**Quoted passage:**
- - -

PsyDactic

Psychometrics - The Dangers of Rating Scales and Screeners

Episode 60

Send us a text

Dr. O'Leary discusses a variety of concerns that all clinicians should have in mind when using psychometrics.  In the end, he hopes you come away  with some level of agreement with the statement: “Our primary concern should not be with the quantity of data, but with the quality of the data.”  Statistics are conceptual machines that will produce results no matter what you feed them.  These results can be truly helpful and informative.  But statistics are also poop in poop out machines, and adding more malarky does not magically convert the results into something other than BS.

Please leave feedback at https://www.psydactic.com.

References and readings (when available) are posted at the end of each episode transcript, located at psydactic.buzzsprout.com. All opinions expressed in this podcast are exclusively those of the person speaking and should not be confused with the opinions of anyone else. We reserve the right to be wrong. Nothing in this podcast should be treated as individual medical advice.

- - -

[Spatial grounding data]
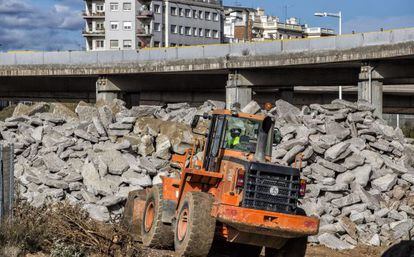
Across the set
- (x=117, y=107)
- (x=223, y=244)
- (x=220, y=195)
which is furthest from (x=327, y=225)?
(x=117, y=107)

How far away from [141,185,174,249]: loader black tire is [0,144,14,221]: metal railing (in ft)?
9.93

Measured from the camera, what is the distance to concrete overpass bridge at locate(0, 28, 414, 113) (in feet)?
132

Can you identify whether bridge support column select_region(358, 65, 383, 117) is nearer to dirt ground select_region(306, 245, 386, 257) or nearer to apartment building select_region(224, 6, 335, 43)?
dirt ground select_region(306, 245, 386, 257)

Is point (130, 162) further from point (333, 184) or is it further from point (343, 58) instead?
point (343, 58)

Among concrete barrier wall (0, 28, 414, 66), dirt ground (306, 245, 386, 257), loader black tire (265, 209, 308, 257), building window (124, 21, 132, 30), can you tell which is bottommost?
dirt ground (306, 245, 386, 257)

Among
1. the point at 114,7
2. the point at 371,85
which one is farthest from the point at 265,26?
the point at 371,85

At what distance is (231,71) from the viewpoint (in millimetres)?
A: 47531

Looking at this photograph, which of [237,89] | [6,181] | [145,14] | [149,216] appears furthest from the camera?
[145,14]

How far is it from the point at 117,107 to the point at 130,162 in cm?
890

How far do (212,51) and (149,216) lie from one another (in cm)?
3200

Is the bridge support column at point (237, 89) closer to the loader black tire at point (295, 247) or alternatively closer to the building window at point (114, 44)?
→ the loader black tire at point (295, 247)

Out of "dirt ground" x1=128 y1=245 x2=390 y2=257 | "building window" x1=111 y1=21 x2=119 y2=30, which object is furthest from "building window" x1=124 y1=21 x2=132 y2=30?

- - -

**Work instructions:**
1 – List each caveat that the closing paragraph of the podcast episode description gives after it says where references and readings are posted.
2 – Using the podcast episode description, say whether each statement agrees with it. Answer yes or no, and quote the words that decide it.
(a) The episode is number 60.
(b) References and readings are posted at https://www.psydactic.com.
(c) The quoted statement holds that the primary concern should be the quantity of data.

**Answers to this exercise:**
1 –
- All opinions expressed in the podcast are exclusively those of the person speaking and should not be confused with the opinions of anyone else.
- "We reserve the right to be wrong."
- Nothing in the podcast should be treated as individual medical advice.

2 –
(a) Yes: "Episode 60"
(b) No: "References and readings (when available) are posted at the end of each episode transcript, located at psydactic.buzzsprout.com."
(c) No: "Our primary concern should not be with the quantity of data, but with the quality of the data."